### [Goal]
Reproduce, with no changes, the rows below from the line containing "How far is [393,322] situated from [448,64]?" through the last row, including both of those lines. Give only those lines.

### [Excerpted data]
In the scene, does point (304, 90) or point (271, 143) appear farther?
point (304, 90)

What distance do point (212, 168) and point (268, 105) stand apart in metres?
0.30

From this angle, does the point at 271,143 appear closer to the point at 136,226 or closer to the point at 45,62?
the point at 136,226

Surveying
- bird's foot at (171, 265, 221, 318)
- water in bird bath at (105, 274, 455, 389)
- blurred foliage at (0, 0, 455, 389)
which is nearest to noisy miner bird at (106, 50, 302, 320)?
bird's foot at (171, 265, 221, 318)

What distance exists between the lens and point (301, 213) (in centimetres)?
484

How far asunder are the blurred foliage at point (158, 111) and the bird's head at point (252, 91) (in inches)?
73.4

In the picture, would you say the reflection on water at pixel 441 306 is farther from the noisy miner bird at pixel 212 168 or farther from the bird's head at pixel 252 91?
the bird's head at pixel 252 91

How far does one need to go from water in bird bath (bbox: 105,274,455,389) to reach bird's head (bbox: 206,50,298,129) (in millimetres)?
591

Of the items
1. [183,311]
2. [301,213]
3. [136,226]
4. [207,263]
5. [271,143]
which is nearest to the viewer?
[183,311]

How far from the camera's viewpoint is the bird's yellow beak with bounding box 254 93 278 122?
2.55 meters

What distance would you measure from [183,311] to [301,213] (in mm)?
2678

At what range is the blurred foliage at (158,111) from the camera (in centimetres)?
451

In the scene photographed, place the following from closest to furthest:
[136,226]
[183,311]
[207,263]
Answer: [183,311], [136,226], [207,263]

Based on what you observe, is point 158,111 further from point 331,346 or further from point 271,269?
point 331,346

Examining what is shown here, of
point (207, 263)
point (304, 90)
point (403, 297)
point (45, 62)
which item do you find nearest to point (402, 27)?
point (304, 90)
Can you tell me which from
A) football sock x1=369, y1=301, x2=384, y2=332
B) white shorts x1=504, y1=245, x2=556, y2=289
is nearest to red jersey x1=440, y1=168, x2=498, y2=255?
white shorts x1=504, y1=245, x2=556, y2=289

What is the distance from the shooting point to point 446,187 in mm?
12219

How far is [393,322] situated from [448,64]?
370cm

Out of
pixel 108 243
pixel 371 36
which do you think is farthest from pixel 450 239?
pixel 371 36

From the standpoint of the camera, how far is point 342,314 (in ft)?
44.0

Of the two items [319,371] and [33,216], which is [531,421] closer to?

### [Output for this task]
How far is [393,322] situated from [448,64]?
370cm

Out of
pixel 108 243
pixel 371 36
which do you think is farthest from pixel 450 239?
pixel 371 36

From the standpoint of the camera, how far is point 342,314 (in ft)?
44.0

Of the two items [319,371] and [33,216], which is [531,421] closer to?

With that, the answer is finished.